A novel diagnostic map for computer‐aided diagnosis of skin cancer
Author(s) -
Ashour Amira S.,
Wahba Maram A.,
Alaa Eman Elsaid,
Guo Yanhui,
Hawas Ahmed Refaat
Publication year - 2021
Publication title -
iet image processing
Language(s) - English
Resource type - Journals
SCImago Journal Rank - 0.401
H-Index - 45
eISSN - 1751-9667
pISSN - 1751-9659
DOI - 10.1049/ipr2.12070
Subject(s) - computer science , artificial intelligence , feature (linguistics) , channel (broadcasting) , computer vision , pattern recognition (psychology) , diagonal , transmission (telecommunications) , mathematics , telecommunications , philosophy , linguistics , geometry
In teledermoscopy, images are transmitted through a communication channel to the medical facility for medical consultation.
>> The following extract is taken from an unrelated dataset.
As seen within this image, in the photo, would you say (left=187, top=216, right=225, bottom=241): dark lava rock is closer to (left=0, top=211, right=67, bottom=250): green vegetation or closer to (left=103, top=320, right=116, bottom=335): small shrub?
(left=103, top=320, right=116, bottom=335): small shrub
This yields to bandwidth congestion and consumption of large storage size which impairs the transmission of the high‐resolution dermoscopy image. This study proposes a novel technique by generating a diagnostic feature map, named diagonal compressive sensing (CS) features map. This proposed map is generated using the significant diagnostic features by aligning the feature vector in a diagonal map, which is then compressed using CS technique. Eventually, the recovered feature map at the receiver side is applied to the classification system for decision‐making. In addition, physicians at the receiver side who were trained to read the feature maps can verify the classification decision, and then provide feedback to the patient. The results demonstrated that the proposed diagnostic map achieved less transmission time due to the small size of the feature map along with the compression process. Furthermore, the feature map has drastically improved the classification performance metrics, including the accuracy, which increased, for example, from 88.6% to 98% at 80% compression ratio compared to the traditional method on the compressed whole image.